Il espère provoquer « une étincelle d'intérêt accru » pour le Québec de la part de M. Nétanyahou.

« S'il a un degré d'intérêt envers le Québec, ça fait partie des choses qui, après la visite, vont permettre d'avoir des suivis encore plus efficaces. »

UN SUCCÈS DIPLOMATIQUE

L'obtention d'une rencontre avec le premier ministre israélien constitue un succès diplomatique important pour le Québec, estime Philippe Couillard.
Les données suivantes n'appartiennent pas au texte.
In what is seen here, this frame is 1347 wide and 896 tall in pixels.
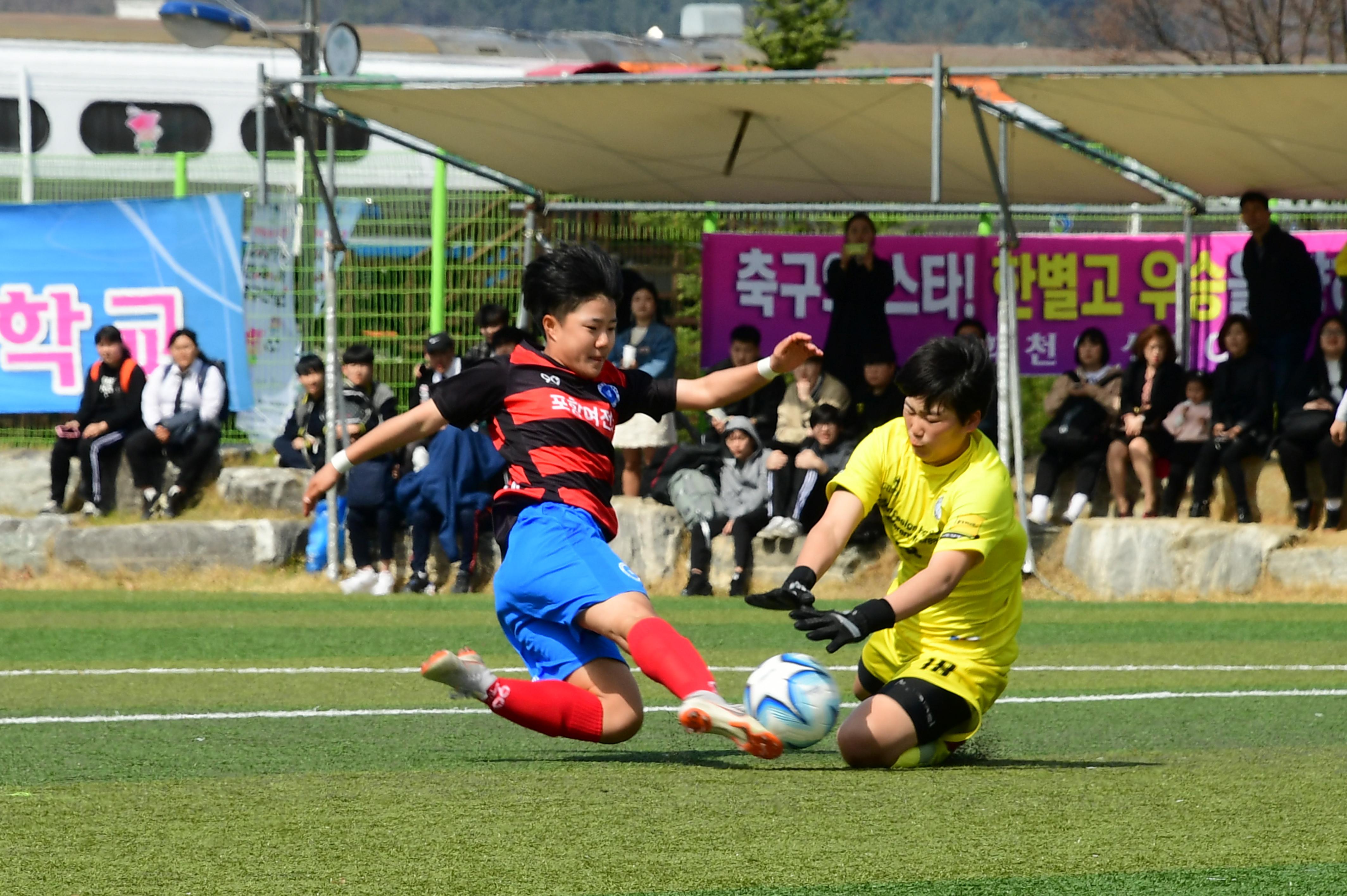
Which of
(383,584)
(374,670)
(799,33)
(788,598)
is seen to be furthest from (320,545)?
(799,33)

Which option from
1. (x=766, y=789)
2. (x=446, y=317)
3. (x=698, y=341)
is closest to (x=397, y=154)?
(x=446, y=317)

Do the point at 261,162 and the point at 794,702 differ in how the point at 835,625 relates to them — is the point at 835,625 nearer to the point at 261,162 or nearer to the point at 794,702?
the point at 794,702

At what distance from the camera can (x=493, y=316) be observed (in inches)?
512

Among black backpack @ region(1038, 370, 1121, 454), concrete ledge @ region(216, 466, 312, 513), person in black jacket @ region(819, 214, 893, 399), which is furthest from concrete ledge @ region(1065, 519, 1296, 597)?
concrete ledge @ region(216, 466, 312, 513)

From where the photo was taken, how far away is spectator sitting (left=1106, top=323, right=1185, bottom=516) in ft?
40.6

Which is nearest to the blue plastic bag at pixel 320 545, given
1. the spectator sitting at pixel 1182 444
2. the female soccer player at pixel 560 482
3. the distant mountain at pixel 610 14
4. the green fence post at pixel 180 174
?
the green fence post at pixel 180 174

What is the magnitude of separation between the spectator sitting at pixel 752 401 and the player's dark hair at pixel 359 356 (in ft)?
8.59

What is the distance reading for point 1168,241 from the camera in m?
14.4

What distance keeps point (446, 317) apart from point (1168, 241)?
246 inches

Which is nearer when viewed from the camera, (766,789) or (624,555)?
(766,789)

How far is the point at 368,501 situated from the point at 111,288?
429 centimetres

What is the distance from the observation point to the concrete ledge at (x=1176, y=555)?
11.7 meters

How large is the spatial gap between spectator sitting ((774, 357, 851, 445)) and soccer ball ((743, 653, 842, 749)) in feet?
24.3

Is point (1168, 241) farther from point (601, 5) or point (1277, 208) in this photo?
point (601, 5)
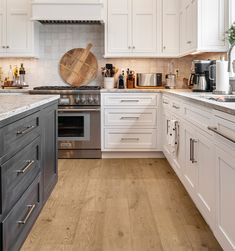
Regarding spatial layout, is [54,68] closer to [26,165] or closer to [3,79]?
[3,79]

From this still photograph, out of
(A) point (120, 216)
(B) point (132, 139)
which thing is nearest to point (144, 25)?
(B) point (132, 139)

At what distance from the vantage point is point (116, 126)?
5059 millimetres

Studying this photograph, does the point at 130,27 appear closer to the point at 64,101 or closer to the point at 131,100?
the point at 131,100

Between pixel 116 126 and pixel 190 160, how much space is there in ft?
7.02

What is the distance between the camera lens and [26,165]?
7.66 ft

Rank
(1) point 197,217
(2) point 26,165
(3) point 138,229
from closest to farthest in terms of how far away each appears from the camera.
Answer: (2) point 26,165 → (3) point 138,229 → (1) point 197,217

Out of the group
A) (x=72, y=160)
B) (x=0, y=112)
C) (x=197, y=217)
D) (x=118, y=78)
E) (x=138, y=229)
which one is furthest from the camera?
(x=118, y=78)

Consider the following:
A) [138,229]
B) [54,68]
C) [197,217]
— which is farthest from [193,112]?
[54,68]

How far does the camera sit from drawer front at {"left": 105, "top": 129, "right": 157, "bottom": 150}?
5.07m

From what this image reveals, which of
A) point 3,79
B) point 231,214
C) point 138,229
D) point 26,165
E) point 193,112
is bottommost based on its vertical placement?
point 138,229

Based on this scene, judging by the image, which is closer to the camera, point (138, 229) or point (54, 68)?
point (138, 229)

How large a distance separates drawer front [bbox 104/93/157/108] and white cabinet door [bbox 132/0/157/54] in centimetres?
70

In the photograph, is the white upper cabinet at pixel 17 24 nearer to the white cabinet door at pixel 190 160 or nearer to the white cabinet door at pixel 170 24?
the white cabinet door at pixel 170 24

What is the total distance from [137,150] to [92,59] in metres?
1.51
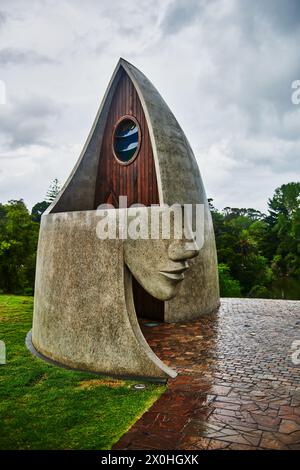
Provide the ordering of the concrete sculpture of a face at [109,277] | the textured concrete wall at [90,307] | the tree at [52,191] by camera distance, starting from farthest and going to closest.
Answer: the tree at [52,191], the textured concrete wall at [90,307], the concrete sculpture of a face at [109,277]

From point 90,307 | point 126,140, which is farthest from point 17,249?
point 90,307

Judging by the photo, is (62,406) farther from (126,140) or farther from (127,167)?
(126,140)

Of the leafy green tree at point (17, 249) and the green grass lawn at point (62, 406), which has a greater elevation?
the leafy green tree at point (17, 249)

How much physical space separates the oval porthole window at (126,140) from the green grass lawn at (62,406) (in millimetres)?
6293

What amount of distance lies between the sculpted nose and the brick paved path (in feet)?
5.97

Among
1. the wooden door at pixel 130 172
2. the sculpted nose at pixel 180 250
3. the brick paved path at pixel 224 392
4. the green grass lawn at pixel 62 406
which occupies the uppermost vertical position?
the wooden door at pixel 130 172

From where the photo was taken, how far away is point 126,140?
1013 centimetres

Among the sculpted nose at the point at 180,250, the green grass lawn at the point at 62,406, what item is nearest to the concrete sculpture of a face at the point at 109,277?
the sculpted nose at the point at 180,250

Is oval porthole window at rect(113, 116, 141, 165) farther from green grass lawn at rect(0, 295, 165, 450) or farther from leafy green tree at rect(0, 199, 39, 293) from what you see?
leafy green tree at rect(0, 199, 39, 293)

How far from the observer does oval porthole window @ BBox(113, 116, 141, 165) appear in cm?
988

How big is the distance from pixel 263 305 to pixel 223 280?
293 inches

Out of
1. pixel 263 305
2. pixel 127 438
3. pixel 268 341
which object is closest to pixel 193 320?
pixel 268 341

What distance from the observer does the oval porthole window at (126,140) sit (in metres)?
9.88

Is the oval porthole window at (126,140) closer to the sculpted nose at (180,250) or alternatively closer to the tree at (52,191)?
the sculpted nose at (180,250)
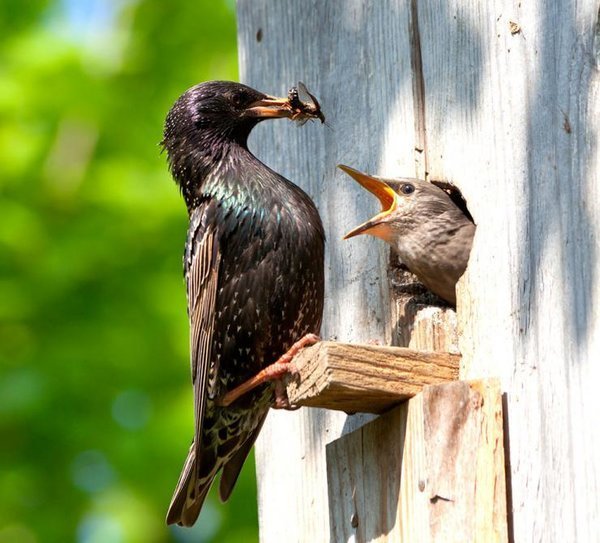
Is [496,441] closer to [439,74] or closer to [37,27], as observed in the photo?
[439,74]

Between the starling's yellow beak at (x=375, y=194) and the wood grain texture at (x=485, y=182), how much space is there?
6 cm

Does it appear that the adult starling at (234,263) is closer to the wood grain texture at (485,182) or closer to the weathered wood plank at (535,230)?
the wood grain texture at (485,182)

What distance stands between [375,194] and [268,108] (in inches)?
17.6

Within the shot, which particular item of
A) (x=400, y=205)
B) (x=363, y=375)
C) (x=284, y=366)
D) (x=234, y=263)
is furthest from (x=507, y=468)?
(x=234, y=263)

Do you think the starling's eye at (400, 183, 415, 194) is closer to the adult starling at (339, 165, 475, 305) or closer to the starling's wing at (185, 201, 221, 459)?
the adult starling at (339, 165, 475, 305)

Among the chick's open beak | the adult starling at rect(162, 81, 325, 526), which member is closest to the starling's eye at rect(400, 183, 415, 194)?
the adult starling at rect(162, 81, 325, 526)

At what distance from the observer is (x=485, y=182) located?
2.79 metres

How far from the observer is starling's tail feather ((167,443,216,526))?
338 centimetres

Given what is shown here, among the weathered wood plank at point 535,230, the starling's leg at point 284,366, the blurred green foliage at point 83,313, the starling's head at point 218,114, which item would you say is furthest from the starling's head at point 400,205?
the blurred green foliage at point 83,313

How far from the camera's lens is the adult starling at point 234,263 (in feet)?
10.6

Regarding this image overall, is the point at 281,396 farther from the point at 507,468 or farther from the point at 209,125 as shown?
the point at 209,125

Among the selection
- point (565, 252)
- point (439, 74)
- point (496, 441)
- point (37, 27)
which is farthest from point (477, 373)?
point (37, 27)

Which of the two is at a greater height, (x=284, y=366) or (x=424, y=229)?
(x=424, y=229)

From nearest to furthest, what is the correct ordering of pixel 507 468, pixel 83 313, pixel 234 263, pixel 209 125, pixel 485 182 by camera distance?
pixel 507 468, pixel 485 182, pixel 234 263, pixel 209 125, pixel 83 313
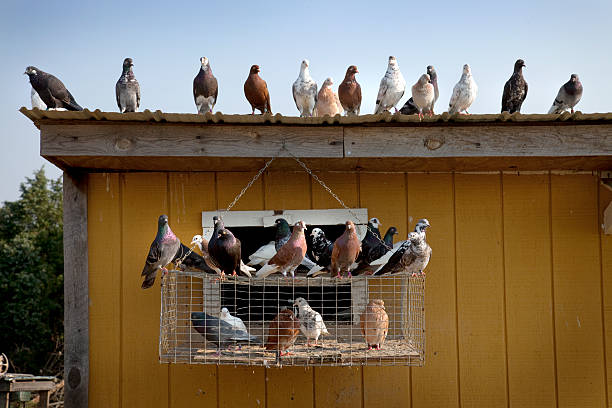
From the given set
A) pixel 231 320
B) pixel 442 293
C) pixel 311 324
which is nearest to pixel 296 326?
pixel 311 324

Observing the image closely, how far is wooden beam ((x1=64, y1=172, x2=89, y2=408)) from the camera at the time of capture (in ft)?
12.8

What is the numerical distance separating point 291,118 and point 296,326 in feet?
3.88

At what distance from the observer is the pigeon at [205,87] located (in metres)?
4.55

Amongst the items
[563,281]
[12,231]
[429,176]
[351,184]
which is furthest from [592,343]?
[12,231]

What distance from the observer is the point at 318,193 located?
4172 millimetres

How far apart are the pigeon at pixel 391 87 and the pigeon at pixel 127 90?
175 cm

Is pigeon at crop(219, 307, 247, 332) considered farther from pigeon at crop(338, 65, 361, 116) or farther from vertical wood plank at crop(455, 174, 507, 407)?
pigeon at crop(338, 65, 361, 116)

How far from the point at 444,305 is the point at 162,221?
1822mm

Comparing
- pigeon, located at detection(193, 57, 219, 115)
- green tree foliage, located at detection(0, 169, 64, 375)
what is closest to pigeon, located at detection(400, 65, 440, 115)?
pigeon, located at detection(193, 57, 219, 115)

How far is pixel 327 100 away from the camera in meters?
4.90

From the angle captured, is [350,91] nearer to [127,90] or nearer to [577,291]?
[127,90]

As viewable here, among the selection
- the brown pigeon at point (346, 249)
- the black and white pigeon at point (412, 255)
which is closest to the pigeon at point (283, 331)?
the brown pigeon at point (346, 249)

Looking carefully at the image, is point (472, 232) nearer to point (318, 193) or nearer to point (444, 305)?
point (444, 305)

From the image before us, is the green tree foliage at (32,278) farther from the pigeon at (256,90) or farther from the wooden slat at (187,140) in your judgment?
the wooden slat at (187,140)
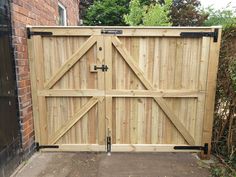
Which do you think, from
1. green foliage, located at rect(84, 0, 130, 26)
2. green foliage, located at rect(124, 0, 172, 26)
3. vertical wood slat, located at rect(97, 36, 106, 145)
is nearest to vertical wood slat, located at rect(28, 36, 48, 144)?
vertical wood slat, located at rect(97, 36, 106, 145)

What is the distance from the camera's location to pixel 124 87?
3.43m

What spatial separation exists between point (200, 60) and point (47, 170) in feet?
9.01

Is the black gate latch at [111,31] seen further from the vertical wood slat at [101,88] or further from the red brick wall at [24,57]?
the red brick wall at [24,57]

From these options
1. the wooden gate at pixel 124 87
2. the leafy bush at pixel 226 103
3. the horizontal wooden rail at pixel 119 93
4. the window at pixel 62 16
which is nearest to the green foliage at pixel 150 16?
the window at pixel 62 16

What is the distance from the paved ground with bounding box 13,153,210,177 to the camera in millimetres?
2979

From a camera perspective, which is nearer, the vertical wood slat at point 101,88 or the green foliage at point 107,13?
the vertical wood slat at point 101,88

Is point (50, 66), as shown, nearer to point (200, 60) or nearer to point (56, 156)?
point (56, 156)

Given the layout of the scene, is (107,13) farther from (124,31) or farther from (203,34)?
(203,34)

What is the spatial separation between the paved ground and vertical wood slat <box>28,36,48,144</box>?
38 centimetres

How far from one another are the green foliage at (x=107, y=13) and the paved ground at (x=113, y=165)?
38.8 ft

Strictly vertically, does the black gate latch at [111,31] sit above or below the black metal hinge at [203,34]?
above

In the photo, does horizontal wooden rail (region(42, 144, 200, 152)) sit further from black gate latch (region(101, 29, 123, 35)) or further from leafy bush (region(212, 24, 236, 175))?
black gate latch (region(101, 29, 123, 35))

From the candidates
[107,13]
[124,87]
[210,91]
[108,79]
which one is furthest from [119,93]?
[107,13]

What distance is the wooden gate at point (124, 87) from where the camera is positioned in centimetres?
326
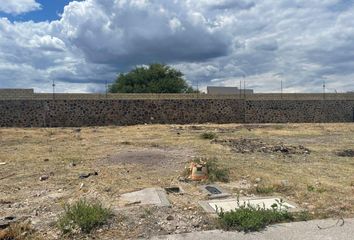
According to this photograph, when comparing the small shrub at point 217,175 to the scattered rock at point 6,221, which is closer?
the scattered rock at point 6,221

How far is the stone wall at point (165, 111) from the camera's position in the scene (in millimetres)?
27173

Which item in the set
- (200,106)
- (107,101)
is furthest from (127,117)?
(200,106)

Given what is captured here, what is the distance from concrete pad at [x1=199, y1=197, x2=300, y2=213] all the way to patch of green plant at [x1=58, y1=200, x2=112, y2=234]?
151 cm

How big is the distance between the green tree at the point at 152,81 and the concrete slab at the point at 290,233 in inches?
1463

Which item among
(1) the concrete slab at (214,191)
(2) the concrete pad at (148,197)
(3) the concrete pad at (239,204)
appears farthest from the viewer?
(1) the concrete slab at (214,191)

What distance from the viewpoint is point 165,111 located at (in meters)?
30.2

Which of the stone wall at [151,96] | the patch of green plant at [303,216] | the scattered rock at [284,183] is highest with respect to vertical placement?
the stone wall at [151,96]

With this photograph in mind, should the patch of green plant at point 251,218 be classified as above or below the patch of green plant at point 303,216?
above

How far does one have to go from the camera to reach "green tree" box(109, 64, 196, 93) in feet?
141

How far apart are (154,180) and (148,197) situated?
1.65m

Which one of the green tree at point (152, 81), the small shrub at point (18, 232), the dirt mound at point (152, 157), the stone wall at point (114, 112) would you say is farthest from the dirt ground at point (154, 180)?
the green tree at point (152, 81)

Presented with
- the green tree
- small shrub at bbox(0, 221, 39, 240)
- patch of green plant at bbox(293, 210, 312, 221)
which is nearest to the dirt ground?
small shrub at bbox(0, 221, 39, 240)

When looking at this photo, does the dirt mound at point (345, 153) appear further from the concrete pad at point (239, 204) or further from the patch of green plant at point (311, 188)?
the concrete pad at point (239, 204)

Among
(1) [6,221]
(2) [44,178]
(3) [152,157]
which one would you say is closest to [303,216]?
(1) [6,221]
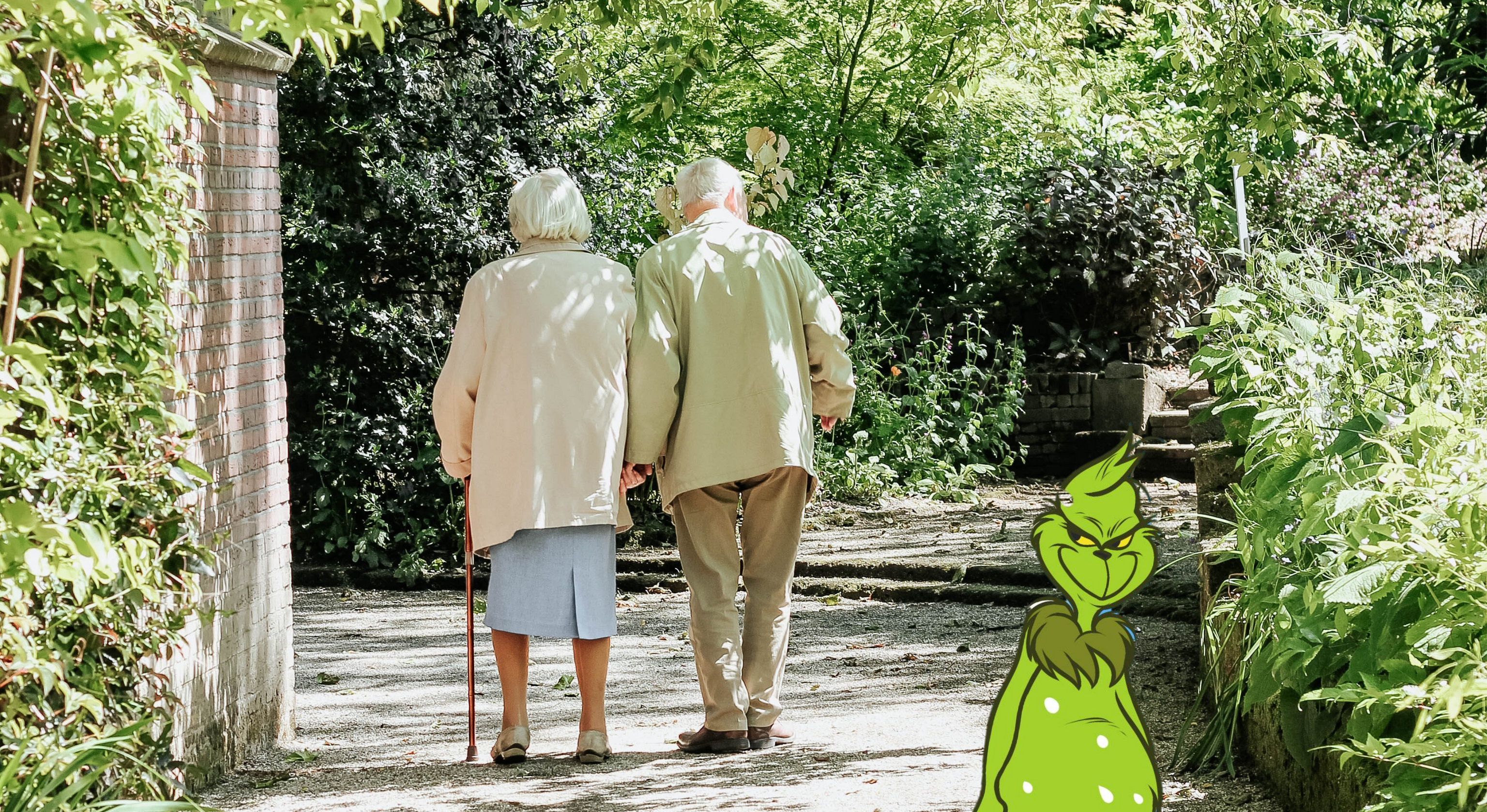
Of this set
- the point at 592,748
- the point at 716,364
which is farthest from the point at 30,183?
the point at 592,748

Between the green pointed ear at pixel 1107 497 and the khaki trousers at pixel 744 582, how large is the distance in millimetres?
2321

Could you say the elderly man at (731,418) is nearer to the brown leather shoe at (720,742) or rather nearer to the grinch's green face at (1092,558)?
the brown leather shoe at (720,742)

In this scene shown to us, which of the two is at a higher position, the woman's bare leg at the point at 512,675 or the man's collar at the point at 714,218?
the man's collar at the point at 714,218

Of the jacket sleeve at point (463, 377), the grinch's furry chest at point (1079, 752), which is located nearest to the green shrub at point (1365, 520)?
the grinch's furry chest at point (1079, 752)

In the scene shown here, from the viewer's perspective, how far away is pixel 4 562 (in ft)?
7.39

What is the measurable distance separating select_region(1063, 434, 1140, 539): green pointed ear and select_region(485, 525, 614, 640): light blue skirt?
2.42 meters

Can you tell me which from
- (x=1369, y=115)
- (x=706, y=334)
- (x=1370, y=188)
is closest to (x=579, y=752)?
(x=706, y=334)

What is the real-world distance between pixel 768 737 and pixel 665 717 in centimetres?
60

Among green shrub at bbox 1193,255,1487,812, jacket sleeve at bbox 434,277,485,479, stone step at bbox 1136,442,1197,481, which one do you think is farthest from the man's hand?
stone step at bbox 1136,442,1197,481

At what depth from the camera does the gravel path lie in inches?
153

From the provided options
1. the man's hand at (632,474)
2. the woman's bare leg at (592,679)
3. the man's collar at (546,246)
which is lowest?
the woman's bare leg at (592,679)

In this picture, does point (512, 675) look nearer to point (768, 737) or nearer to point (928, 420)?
point (768, 737)

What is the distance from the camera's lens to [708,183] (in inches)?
178

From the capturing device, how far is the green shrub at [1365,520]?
2355 millimetres
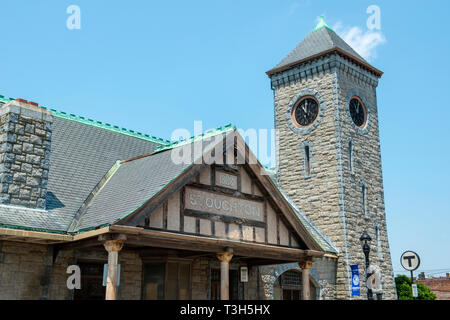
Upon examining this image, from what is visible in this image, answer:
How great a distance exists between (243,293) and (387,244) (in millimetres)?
11281

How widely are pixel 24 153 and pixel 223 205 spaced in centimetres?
589

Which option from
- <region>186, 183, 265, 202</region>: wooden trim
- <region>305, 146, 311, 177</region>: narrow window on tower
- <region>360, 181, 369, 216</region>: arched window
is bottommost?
<region>186, 183, 265, 202</region>: wooden trim

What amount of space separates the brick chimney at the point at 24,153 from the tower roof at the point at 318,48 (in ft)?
53.3

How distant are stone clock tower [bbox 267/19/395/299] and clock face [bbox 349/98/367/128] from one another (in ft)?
0.18

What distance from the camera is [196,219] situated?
14.3 meters

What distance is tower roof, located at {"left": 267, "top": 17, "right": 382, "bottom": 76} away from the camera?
2710cm

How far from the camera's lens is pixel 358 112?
27.8 meters

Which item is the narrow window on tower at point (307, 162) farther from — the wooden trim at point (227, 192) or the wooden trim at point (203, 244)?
the wooden trim at point (227, 192)

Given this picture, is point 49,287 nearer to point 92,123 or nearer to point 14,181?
point 14,181

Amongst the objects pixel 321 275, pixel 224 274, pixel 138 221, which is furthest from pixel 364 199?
pixel 138 221

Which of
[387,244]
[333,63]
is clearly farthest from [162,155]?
[387,244]

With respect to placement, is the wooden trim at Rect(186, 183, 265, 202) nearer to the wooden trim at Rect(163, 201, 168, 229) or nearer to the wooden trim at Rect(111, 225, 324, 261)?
the wooden trim at Rect(163, 201, 168, 229)

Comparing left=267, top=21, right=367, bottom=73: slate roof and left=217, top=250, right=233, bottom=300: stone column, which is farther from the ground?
left=267, top=21, right=367, bottom=73: slate roof

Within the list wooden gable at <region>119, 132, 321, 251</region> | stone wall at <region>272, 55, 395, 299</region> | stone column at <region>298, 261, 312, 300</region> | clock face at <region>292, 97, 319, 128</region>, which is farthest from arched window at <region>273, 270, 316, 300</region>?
clock face at <region>292, 97, 319, 128</region>
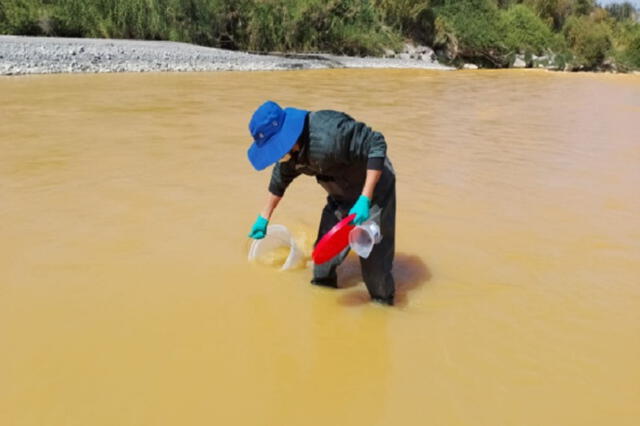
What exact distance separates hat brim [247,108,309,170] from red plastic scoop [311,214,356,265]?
1.43 feet

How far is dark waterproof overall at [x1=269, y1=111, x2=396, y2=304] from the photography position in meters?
2.57

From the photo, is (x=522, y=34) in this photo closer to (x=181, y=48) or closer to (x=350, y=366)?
(x=181, y=48)

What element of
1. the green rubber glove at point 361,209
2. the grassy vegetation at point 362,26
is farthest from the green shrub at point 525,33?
the green rubber glove at point 361,209

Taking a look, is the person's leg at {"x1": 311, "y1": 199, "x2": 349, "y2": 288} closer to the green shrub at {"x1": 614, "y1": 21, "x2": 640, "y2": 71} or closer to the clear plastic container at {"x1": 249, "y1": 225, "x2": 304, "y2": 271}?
the clear plastic container at {"x1": 249, "y1": 225, "x2": 304, "y2": 271}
Il y voit une preuve que la province peut s'engager sur la scène internationale tout en restant à l'intérieur du Canada. « Ça démontre pour nous, encore une fois, s'il fallait le démontrer encore une fois, qu'il est possible de combiner un sentiment national très fort pour le Québec avec la citoyenneté canadienne et l'appartenance à la fédération canadienne. »

***

Où est le drapeau ?

Le premier ministre s'est rendu à l'Université de Tel-Aviv, en matinée. Il a pris part à une cérémonie pour souligner la construction prochaine du pavillon de l'École d'architecture David Azrieli, architecte et philanthrope israélo-canadien, mort en 2014. Au terme de son discours, un employé a posé un drapeau canadien à côté de ceux d'Israël et de l'Université de Tel-Aviv. Ce faisant, il a involontairement forcé le premier ministre à se prononcer sur l'absence d'un drapeau québécois. « C'était rigolo parce que c'était un événement privé, a observé M. Couillard. Je vois ce monsieur arriver, je ne sais pas pourquoi il se sentait obligé de faire ça, mais ce n'est pas particulièrement significatif. »

***

Lutte contre le terrorisme: quand l'Union européenne s'inspire d'Israël

Si les Européens sont à la traîne d'Israël en matière de lutte contre le terrorisme, c'est parce qu'ils composent avec un afflux d'immigrants clandestins et qu'ils doivent ménager la sensibilité de leur communauté musulmane, estime une experte israélienne. « En Europe, ils sont plus polis, si j'ose dire, résume Amira Halperin, professeure à l'Institut Truman de l'Université hébraïque de Jérusalem.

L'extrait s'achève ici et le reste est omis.